American Axle & Manufacturing, Inc., (“American Axle”) sued Neapco Holdings LLC (“Neapco”) alleging infringement of the ‘911 patent. The ‘911 patent generally relates to a method for manufacturing driveline propeller shafts with liners that are designed to “attenuat[e] … vibrations transmitted through a shaft assembly.” The U.S. District Court for the District of Delaware (“District Court”) held the ‘911 patent’s claims ineligible under § 101. Specifically, the District Court found the claims, as a whole, were directed to the laws of nature: Hooke’s law and friction dampening. American Axle timely appealed.

 

On appeal, the Federal Circuit utilized the Alice/Mayo two-step test for determining whether claims recite eligible subject matter. At step one, the Federal Circuit first noted that there is no legal principle or precedent that a claim to a method of manufacturing is inherently directed to eligible subject matter under § 101. Turning to the “focus of the claimed advance,” the Federal Circuit explained the claims merely state a liner should be tuned to dampen certain vibrations by controlling the stiffness or mass of the liner which is an application of a natural law, Hooke’s law. Further, despite American Axle’s arguments that the tuning process was more complex than simply applying Hooke’s law and that the liner dampens multiple frequencies, the Federal Circuit emphasized the ‘911 patent’s claims did not disclose or claim any such details. As such, the ‘911 patent’s claims were found to be directed to a law of nature.

 

The Federal Circuit next analyzed whether the claims provided an “inventive concept” under step two of the Alice/Mayo test. American Axle argued that “prior to the ‘911 patent, liners had never been tuned to dampen [propeller shaft] vibrations and, more specifically, liners had not been used to damp two different vibration modes simultaneously.” Critically, the Federal Circuit again noted the claimed advance was simply controlling various known characteristics of the liner in order to achieve attenuation of two vibration modes simultaneously.
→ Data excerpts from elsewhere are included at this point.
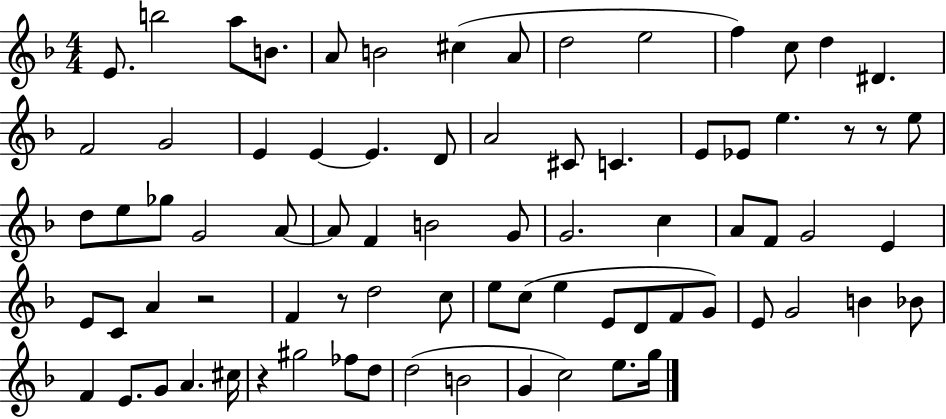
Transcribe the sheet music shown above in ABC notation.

X:1
T:Untitled
M:4/4
L:1/4
K:F
E/2 b2 a/2 B/2 A/2 B2 ^c A/2 d2 e2 f c/2 d ^D F2 G2 E E E D/2 A2 ^C/2 C E/2 _E/2 e z/2 z/2 e/2 d/2 e/2 _g/2 G2 A/2 A/2 F B2 G/2 G2 c A/2 F/2 G2 E E/2 C/2 A z2 F z/2 d2 c/2 e/2 c/2 e E/2 D/2 F/2 G/2 E/2 G2 B _B/2 F E/2 G/2 A ^c/4 z ^g2 _f/2 d/2 d2 B2 G c2 e/2 g/4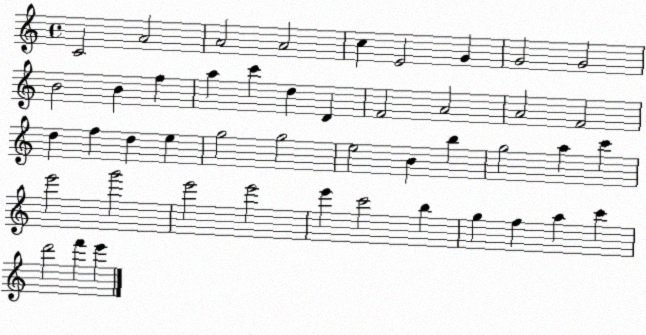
X:1
T:Untitled
M:4/4
L:1/4
K:C
C2 A2 A2 A2 c E2 G G2 G2 B2 B f a c' d D F2 A2 A2 F2 d f d e g2 g2 e2 B b g2 a c' e'2 g'2 e'2 e'2 e' c'2 b g f a c' d'2 f' e'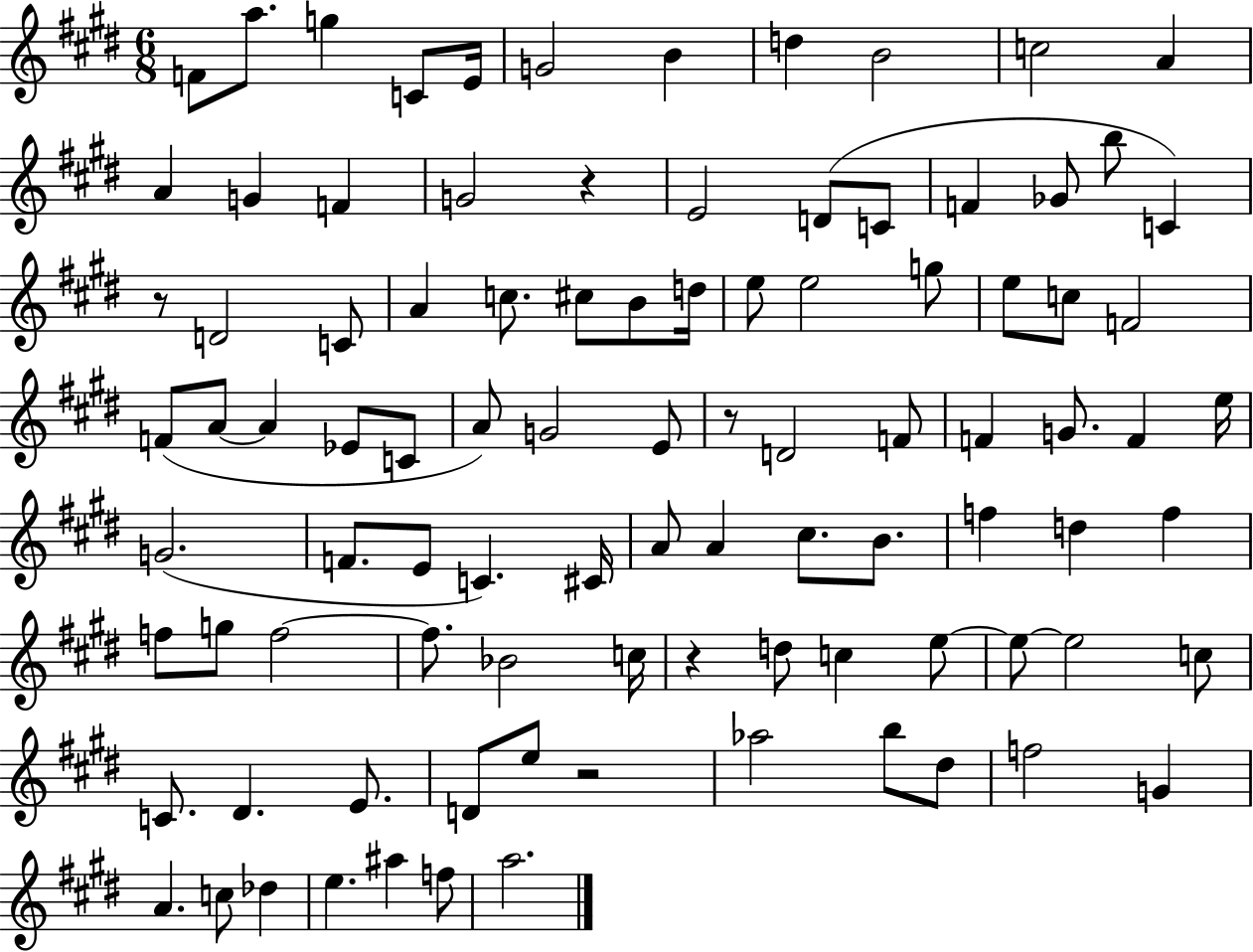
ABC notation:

X:1
T:Untitled
M:6/8
L:1/4
K:E
F/2 a/2 g C/2 E/4 G2 B d B2 c2 A A G F G2 z E2 D/2 C/2 F _G/2 b/2 C z/2 D2 C/2 A c/2 ^c/2 B/2 d/4 e/2 e2 g/2 e/2 c/2 F2 F/2 A/2 A _E/2 C/2 A/2 G2 E/2 z/2 D2 F/2 F G/2 F e/4 G2 F/2 E/2 C ^C/4 A/2 A ^c/2 B/2 f d f f/2 g/2 f2 f/2 _B2 c/4 z d/2 c e/2 e/2 e2 c/2 C/2 ^D E/2 D/2 e/2 z2 _a2 b/2 ^d/2 f2 G A c/2 _d e ^a f/2 a2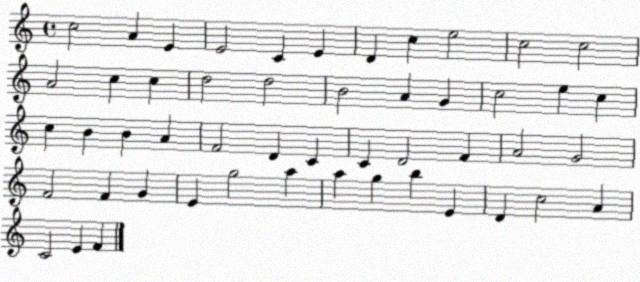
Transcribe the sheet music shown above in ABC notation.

X:1
T:Untitled
M:4/4
L:1/4
K:C
c2 A E E2 C E D c e2 c2 c2 A2 c c d2 d2 B2 A G c2 e c c B B A F2 D C C D2 F A2 G2 F2 F G E g2 a a g b E D c2 A C2 E F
Further, American Axle admitted that is was well known “in the automotive industry [to] test for natural frequencies and damping of [propeller shafts] by performing experimental modal analysis.” In light of the facts, the Federal Circuit explained the process of engaging in a conventional, unbounded trial-and-error process does not render the claims patent eligible, even if the desired result to which that process is directed would be new and unconventional.

 

Accordingly, the Federal Circuit affirmed the District Court’s ruling that the claims of the ‘911 patent were directed to ineligible subject matter under § 101. Thus, this case demonstrates the importance of including an advancement in process claims that are directed to laws of nature – irrespective of the complexity of such laws. Moreover, the Federal Circuit’s holding in this case emphasizes that technologies rooted in the mechanical/physical realm are not inherently eligible under § 101.